The theory that dark energy is forcing the universe to expand at an accelerating pace is one of the most important concepts of modern physics.
Revealed in 1998, it led to frenzied scientific inquiry, a Nobel prize, and even a prediction for the universe’s ultimate destiny – a protracted, icy death.
But now researchers at Oxford University think it could be wrong.
A new study published in Scientific Reports suggests that the universe is actually expanding at a constant, rather than accelerating, rate, indicating that dark energy might not exist after all.
It’s based on analysis of thermonuclear explosions – supernovae – of 740 dying stars, pictured by the Hubble Telescope.

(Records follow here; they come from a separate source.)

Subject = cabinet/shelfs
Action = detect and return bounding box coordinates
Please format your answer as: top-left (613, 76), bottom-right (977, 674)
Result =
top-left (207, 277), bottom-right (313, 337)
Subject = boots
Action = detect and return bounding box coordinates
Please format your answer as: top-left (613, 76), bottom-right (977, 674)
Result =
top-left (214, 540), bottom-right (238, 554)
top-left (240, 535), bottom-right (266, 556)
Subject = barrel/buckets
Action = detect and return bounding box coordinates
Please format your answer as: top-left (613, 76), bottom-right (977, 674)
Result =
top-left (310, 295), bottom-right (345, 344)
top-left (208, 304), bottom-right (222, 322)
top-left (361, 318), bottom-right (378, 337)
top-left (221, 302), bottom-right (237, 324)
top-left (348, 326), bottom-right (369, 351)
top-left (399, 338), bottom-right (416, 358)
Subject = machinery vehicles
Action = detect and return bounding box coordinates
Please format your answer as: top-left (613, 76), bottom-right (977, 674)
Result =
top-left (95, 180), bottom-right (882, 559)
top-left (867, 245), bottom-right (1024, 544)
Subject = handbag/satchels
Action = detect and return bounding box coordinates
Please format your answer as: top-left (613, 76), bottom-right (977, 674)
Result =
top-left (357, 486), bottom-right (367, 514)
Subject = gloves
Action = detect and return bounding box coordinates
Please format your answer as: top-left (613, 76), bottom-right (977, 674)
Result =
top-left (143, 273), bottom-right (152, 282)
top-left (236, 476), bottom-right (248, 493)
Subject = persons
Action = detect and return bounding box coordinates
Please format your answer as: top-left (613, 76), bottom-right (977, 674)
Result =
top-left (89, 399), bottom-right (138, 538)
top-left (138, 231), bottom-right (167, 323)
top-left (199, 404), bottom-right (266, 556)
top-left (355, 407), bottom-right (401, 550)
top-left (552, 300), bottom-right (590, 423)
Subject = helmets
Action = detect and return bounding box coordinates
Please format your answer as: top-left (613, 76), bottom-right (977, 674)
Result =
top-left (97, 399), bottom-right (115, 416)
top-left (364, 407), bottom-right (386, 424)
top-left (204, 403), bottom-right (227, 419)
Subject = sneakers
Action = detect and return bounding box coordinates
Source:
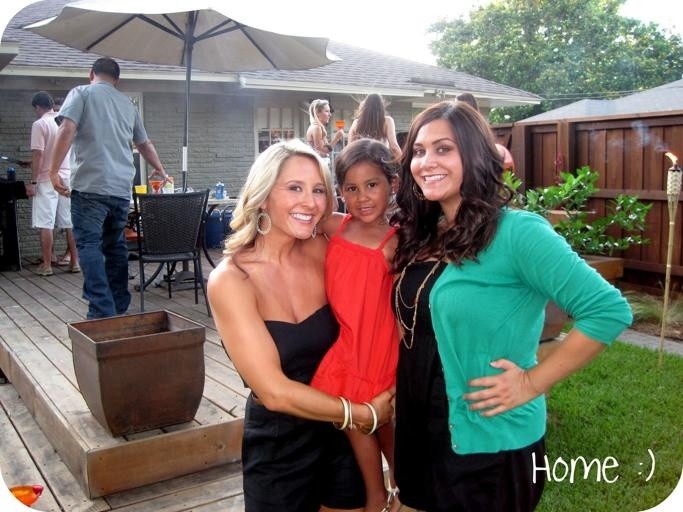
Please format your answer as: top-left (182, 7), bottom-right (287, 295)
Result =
top-left (32, 262), bottom-right (53, 276)
top-left (57, 254), bottom-right (71, 265)
top-left (68, 260), bottom-right (81, 273)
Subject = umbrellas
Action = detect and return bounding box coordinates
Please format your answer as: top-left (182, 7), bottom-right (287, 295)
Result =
top-left (21, 1), bottom-right (344, 196)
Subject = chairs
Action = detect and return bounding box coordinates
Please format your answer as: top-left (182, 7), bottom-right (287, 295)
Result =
top-left (127, 189), bottom-right (212, 313)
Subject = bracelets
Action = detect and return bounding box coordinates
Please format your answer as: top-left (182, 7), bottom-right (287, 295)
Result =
top-left (332, 395), bottom-right (348, 431)
top-left (344, 397), bottom-right (353, 432)
top-left (354, 401), bottom-right (377, 437)
top-left (28, 179), bottom-right (38, 186)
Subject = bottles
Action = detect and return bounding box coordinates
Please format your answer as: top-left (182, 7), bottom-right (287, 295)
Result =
top-left (215, 181), bottom-right (224, 199)
top-left (160, 176), bottom-right (175, 195)
top-left (6, 166), bottom-right (15, 183)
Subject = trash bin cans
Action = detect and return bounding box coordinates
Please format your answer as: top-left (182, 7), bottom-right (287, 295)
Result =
top-left (67, 309), bottom-right (206, 438)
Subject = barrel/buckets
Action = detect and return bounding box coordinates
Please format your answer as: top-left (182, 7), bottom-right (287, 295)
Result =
top-left (205, 209), bottom-right (234, 247)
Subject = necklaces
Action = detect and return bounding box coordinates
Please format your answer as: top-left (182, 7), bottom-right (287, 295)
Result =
top-left (392, 230), bottom-right (443, 351)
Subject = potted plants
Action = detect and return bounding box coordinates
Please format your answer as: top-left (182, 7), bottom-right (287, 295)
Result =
top-left (539, 167), bottom-right (654, 342)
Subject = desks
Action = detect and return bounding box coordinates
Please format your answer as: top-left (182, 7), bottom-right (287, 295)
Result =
top-left (208, 198), bottom-right (237, 232)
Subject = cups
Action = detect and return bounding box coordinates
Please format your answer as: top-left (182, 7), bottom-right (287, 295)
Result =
top-left (148, 180), bottom-right (164, 193)
top-left (335, 120), bottom-right (344, 129)
top-left (134, 184), bottom-right (147, 194)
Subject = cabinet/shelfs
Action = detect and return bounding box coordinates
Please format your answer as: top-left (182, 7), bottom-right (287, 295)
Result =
top-left (1, 179), bottom-right (31, 272)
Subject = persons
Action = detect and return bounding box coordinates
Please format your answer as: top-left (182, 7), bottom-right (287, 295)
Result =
top-left (302, 99), bottom-right (344, 160)
top-left (312, 143), bottom-right (414, 512)
top-left (347, 92), bottom-right (402, 165)
top-left (46, 56), bottom-right (175, 324)
top-left (382, 98), bottom-right (637, 510)
top-left (23, 90), bottom-right (82, 277)
top-left (204, 136), bottom-right (404, 511)
top-left (455, 92), bottom-right (478, 115)
top-left (44, 97), bottom-right (77, 267)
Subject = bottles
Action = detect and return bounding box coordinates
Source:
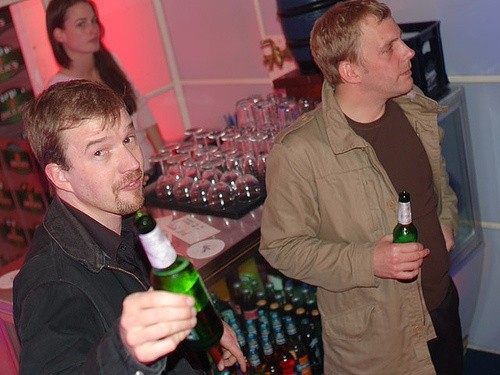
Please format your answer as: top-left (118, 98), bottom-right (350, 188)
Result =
top-left (392, 192), bottom-right (420, 284)
top-left (134, 209), bottom-right (224, 349)
top-left (212, 267), bottom-right (325, 375)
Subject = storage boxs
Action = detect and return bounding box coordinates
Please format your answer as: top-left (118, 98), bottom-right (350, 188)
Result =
top-left (398, 21), bottom-right (451, 102)
top-left (437, 86), bottom-right (484, 270)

That’s more than ten times the number of supernovae catalogued in the study which won the Nobel five years ago.
Oxford physics professor Subir Sarkar said in a statement: “We found that the evidence for accelerated expansion is, at most, what physicists call ‘3 sigma’.
“This is far short of the ‘5 sigma’ standard required to claim a discovery of fundamental significance.”
However, supernovae are not the only evidence to suggest that the universe’s expansion is accelerating.
Information on the cosmic microwave background - the after glow of the Big Bang - backs up the theory.
Sarkar called into question this evidence: “All of these tests are indirect, carried out in the framework of an assumed model, and the cosmic microwave background is not directly affected by dark energy.
“Actually, there is indeed a subtle effect, the late-integrated Sachs-Wolfe effect, but this has not been convincingly detected.
“It is quite possible that we are being misled and that the apparent manifestation of dark energy is a consequence of analysing the data in an oversimplified theoretical model ― one that was in fact constructed in the 1930s, long before there was any real data.”
He called for scientists to explore an alternative model for the cosmos:
“A more sophisticated theoretical framework accounting for the observation that the universe is not exactly homogeneous and that its matter content may not behave as an ideal gas ― two key assumptions of standard cosmology ― may well be able to account for all observations without requiring dark energy.
“Indeed, vacuum energy is something of which we have absolutely no understanding in fundamental theory.”
Professor Sarkar added: “Naturally, a lot of work will be necessary to convince the physics community of this, but our work serves to demonstrate that a key pillar of the standard cosmological model is rather shaky.
“Hopefully this will motivate better analyses of cosmological data, as well as inspiring theorists to investigate more nuanced cosmological models.”
Professor Sarkar suggested that the European Extremely Large Telescope would make “significant progress” in observing whether the expansion rate is accelerating when it comes online.